#### Goal
Could you turn every line of the entries below into a JSON list of strings, with one string per line and blank lines omitted?

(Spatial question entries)
#####
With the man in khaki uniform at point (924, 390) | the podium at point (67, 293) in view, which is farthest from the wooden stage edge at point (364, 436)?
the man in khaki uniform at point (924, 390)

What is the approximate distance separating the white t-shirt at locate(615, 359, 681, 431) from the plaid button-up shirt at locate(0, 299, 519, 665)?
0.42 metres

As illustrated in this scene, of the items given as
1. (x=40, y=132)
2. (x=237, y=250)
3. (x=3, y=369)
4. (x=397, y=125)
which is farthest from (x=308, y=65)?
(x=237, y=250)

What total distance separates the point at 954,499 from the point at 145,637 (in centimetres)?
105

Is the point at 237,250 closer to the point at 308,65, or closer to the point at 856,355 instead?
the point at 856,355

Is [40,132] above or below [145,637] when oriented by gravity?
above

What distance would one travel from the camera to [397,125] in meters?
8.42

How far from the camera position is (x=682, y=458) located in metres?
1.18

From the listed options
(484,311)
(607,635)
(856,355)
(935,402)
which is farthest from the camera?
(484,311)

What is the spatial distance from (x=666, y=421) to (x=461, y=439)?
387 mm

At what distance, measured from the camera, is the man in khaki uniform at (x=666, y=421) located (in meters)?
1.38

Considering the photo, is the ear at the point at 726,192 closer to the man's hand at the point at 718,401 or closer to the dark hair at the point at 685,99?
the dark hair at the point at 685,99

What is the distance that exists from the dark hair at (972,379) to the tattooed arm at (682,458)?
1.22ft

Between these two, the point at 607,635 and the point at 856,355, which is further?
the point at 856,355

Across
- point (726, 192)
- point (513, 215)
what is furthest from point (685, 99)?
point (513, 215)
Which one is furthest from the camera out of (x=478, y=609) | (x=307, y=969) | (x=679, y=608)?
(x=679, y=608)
#####
#### Answer to this problem
[
  "With the man in khaki uniform at point (924, 390) | the podium at point (67, 293) in view, which is farthest from the wooden stage edge at point (364, 436)?",
  "the man in khaki uniform at point (924, 390)",
  "What is the approximate distance separating the white t-shirt at locate(615, 359, 681, 431) from the plaid button-up shirt at locate(0, 299, 519, 665)?",
  "0.42 metres",
  "As illustrated in this scene, of the items given as",
  "1. (x=40, y=132)",
  "2. (x=237, y=250)",
  "3. (x=3, y=369)",
  "4. (x=397, y=125)",
  "which is farthest from (x=308, y=65)?",
  "(x=237, y=250)",
  "What total distance separates the point at 954,499 from the point at 145,637 (in centimetres)?",
  "105",
  "Is the point at 237,250 closer to the point at 308,65, or closer to the point at 856,355 instead?",
  "the point at 856,355",
  "Is [40,132] above or below [145,637] when oriented by gravity?",
  "above",
  "What distance would one travel from the camera to [397,125] in meters?",
  "8.42",
  "How far from the camera position is (x=682, y=458) located in metres?",
  "1.18",
  "From the listed options",
  "(484,311)",
  "(607,635)",
  "(856,355)",
  "(935,402)",
  "which is farthest from the camera?",
  "(484,311)",
  "What is the spatial distance from (x=666, y=421) to (x=461, y=439)?",
  "387 mm",
  "At what distance, measured from the camera, is the man in khaki uniform at (x=666, y=421) located (in meters)?",
  "1.38",
  "Considering the photo, is the ear at the point at 726,192 closer to the man's hand at the point at 718,401 or closer to the dark hair at the point at 685,99?",
  "the dark hair at the point at 685,99",
  "What is the distance that exists from the dark hair at (972,379) to the tattooed arm at (682,458)?",
  "1.22ft",
  "Between these two, the point at 607,635 and the point at 856,355, which is further?",
  "the point at 856,355",
  "Across",
  "- point (726, 192)",
  "- point (513, 215)",
  "what is furthest from point (685, 99)?",
  "point (513, 215)",
  "Which one is furthest from the camera out of (x=478, y=609) | (x=307, y=969) | (x=679, y=608)?",
  "(x=679, y=608)"
]